It can have looked like clunky blocks of circuitry, soldered together by hand in a mass of wires and boxes, but what Cowan was witnessing was an early analogue type of a neural network – a precursor to probably the most advanced artificial intelligence of today, including the much discussed ChatGPT with its ability to generate written content in response to almost any command. ChatGPT’s underlying technology is a neural network.

As Cowan and Taylor stood and watched the machine work, they really had no idea exactly the way it was managing to perform this task. The answer to Taylor’s mystery machine brain will be found somewhere in its “analog neurons”, within the associations made by its machine memory and, most significantly, within the proven fact that its automated functioning couldn’t really be fully explained. It would take many years for these systems to search out their purpose and for that power to be unlocked.

Jack Cowan, who played a key part in the event of neural networks from the Nineteen Fifties onwards.
University of Chicago Photographic Archive, Hanna Holborn Gray Special Collections Research Center.

The term neural network incorporates a wide selection of systems, yet centrally, in line with IBM, these “neural networks – also referred to as artificial neural networks (ANNs) or simulated neural networks (SNNs) – are a subset of machine learning and are at the center of deep learning algorithms”. Crucially, the term itself and their form and “structure are inspired by the human brain, mimicking the best way that biological neurons signal to at least one one other”.

There can have been some residual doubt of their value in its initial stages, but because the years have passed AI fashions have swung firmly towards neural networks. They at the moment are often understood to be the long run of AI. They have big implications for us and for what it means to be human.

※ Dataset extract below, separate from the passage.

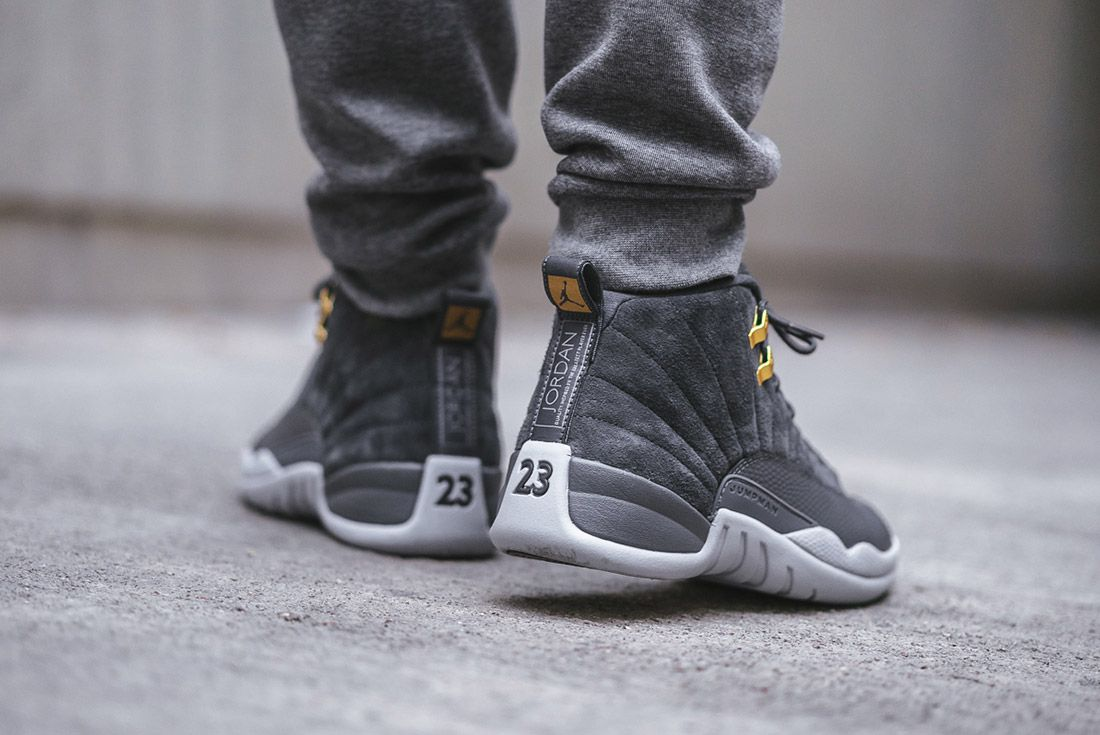 1b8cbb206f3 Air Jordan 12  Dark Grey  Up Close and On-Foot - Sneaker Freaker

We have heard echoes of those concerns recently with calls to pause recent AI developments for a six month period to make sure confidence of their implications.

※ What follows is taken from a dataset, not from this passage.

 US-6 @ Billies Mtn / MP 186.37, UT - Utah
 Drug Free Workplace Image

It will surely be a mistake to dismiss the neural network as being solely about glossy, eye-catching recent gadgets. They are already well established in our lives. Some are powerful of their practicality. As far back as 1989, a team led by Yann LeCun at AT&T Bell Laboratories used back-propagation techniques to coach a system to recognise handwritten postal codes. The recent announcement by Microsoft that Bing searches will likely be powered by AI, making it your “copilot for the online”, illustrates how the things we discover and the way we understand them will increasingly be a product of this kind of automation.

Drawing on vast data to search out patterns AI can similarly be trained to do things like image recognition at speed – leading to them being incorporated into facial recognition, for example. This ability to discover patterns has led to many other applications, resembling predicting stock markets.

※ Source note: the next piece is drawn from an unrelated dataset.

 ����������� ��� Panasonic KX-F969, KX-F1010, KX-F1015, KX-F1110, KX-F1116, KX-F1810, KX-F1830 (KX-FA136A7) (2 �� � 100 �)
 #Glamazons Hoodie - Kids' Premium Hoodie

Neural networks are changing how we interpret and communicate too. Developed by the interestingly titled Google Brain Team, Google Translate is one other distinguished application of a neural network.

You wouldn’t wish to play Chess or Shogi with one either. Their grasp of rules and their recall of strategies and all recorded moves signifies that they’re exceptionally good at games (although ChatGPT seems to struggle with Wordle). The systems which might be troubling human Go players (Go is a notoriously tricky strategy board game) and Chess grandmasters, are made out of neural networks.

But their reach goes far beyond these instances and continues to expand. A search of patents restricted only to mentions of the precise phrase “neural networks” produces 135,828 results. With this rapid and ongoing expansion, the possibilities of us having the ability to fully explain the influence of AI may turn into ever thinner. These are the questions I even have been examining in my research and my recent book on algorithmic pondering.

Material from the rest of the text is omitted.